Kemampuan merupakan hal yang telah ada dalam diri kita sejak lahir. Kemampuan yang ada pada diri manusia juga bisa disebut dengan potensi. Potensi yang ada pada manusia pada dasarnya bisa diasah. Kemampuan juga  merupakan hal yang penting dalam proses pembelajaran karena sebagai pendukung terbentuknya prestasi belajar dalam berbagai macam mata pelajaran.

Eko Endarmoko (2007: 402) mengatakan kemampuan berasal dari kata “mampu” yang berarti bisa (cakap, dapat, kapabel, kuasa, pandai, pintar sanggup) yang diberi awalan ke dan diakhiri dengan imbuhan an menjadi “kemampuan” yang berarti daya (kebolehan, kecakapan, kesanggupan, kelebihan, kemahiran, kepiawaian, dll). Dalam artian kemampuan adalah suatu kesanggupan dalam melakukan sesuatu. Seseorang dikatakan mampu apabila seseorang bisa melakukan sesuatu yang harus ia lakukan.

Kamampuan memiliki definisi yang berbeda-beda, dalam hal ini banyak para ahli mengartikan kemampuan secara bervariasi akan tetapi pada dasarnya masih memiliki konteks yang sama. Menurut Vembrianto dalam Syafarudddin (2012: 72) mengatakan bahwa kemampuan adalah keterampilan yang dimiliki oleh seseorang sebagai hasil pengalaman, pendidikan dan pelatihan.

Sedangkan Hasan dalam Syafaruddin (2012: 71-72) menyatakan bahwa kemampuan adalah kesanggupan, kecakapan, keahlian yang dapat dinyatakan melalui pengukuran-pengukuran tertentu. Begitupun juga menurut Stephen P. Robbins dalam Syafaruddin (2012: 72) mengatakan pengertian kemampuan sebagai suatu kapasitas individu untuk mengerjakan suatu tugas dalam berbagai pekerjaan. Sehingga dapat diambil kesimpulan bahwa kemampuan merupakan suatu penilaian atau ukuran dari apa yang dilakukan oleh orang tersebut.

Dari pengertian di atas dapat disimpulkan bahwa kemampuan merupakan kecakapan setiap individu untuk menyelesaikan pekerjaannya atau menguasai hal-hal yang ingin dikerjakan dalam suatu pekerjaan, dan kemampuan juga dapat dilihat dari tindakan tiap-tiap individu.
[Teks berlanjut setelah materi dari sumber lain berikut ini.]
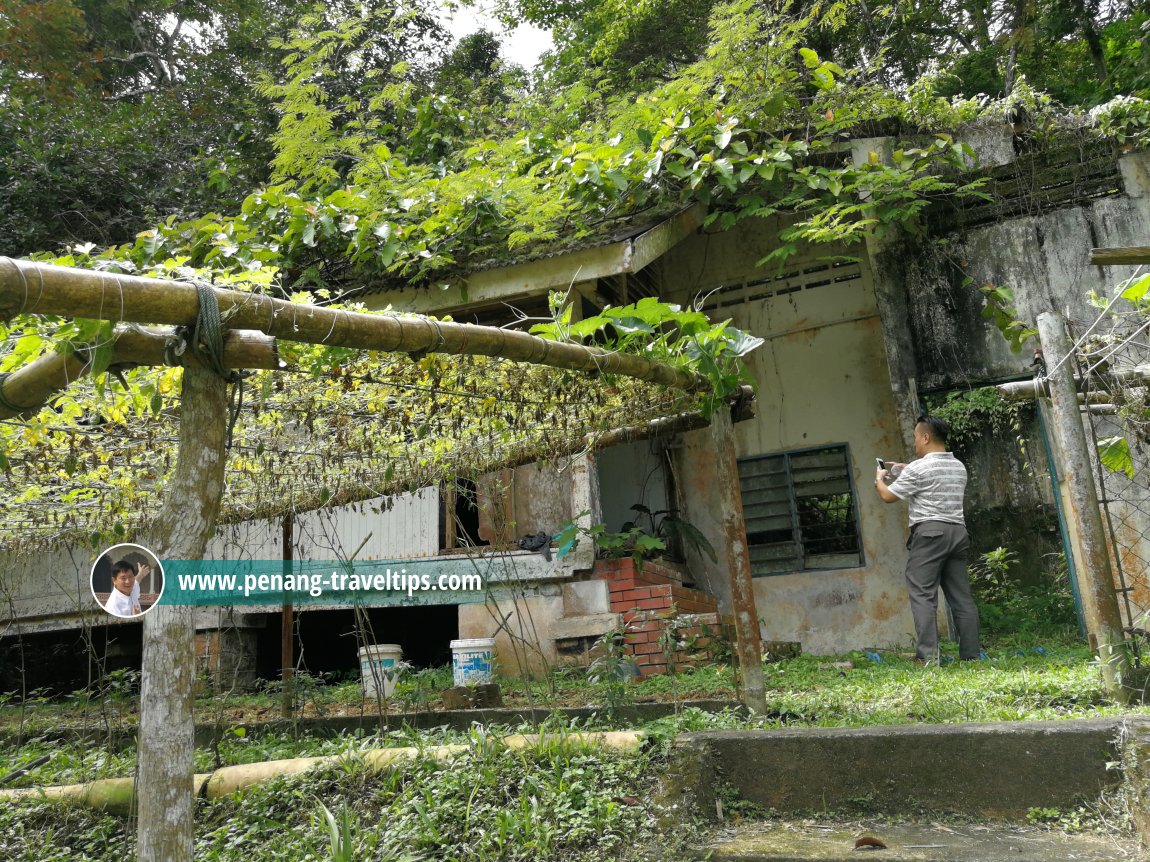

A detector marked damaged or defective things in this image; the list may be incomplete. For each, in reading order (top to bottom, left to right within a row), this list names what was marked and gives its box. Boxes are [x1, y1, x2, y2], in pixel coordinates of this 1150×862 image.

rusted metal [704, 408, 764, 712]
rusted metal [1040, 314, 1128, 704]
Menurut Janu Murdiyatmoko (2007: 4) menyatakan bahwa sejak lahir manusia telah menjadi makhluk individu untuk menjadi dirinya sendiri, sebagai pribadi yang terpisah dari yang lainnya. Ia merupaka suatu organism yang berdiri sendiri, secara fisik bersifat bebas (tidak mempunyai hubungan organic dengan sesamanya).

Selain sebagai makhluk individu manusia juga adalah makhluk sosial dimana mereka tidak akan mampu menjalani hidup ini tanpa dengan bantuan orang lain disekelilingnya. Sebagaimana yang dikemukakan oleh Mamat Ruchimat dkk (2008: 92) menyatakan bahwa manusia adalah makhluk sosial yang hidup bermasyarakat (zoon politicon). Keutuhan manusia akan tercapai apabila manusia sanggup menyelaraskan perannya sebagai makhluk ekonomi dan makhluk sosial. Sebagai makhluk sosial (homo socius), manusia tidak hanya mengandalkan kekuatan sendiri. Tetapi membutuhkan bantuan dari manusia lain dalam melakukan hal tertentu.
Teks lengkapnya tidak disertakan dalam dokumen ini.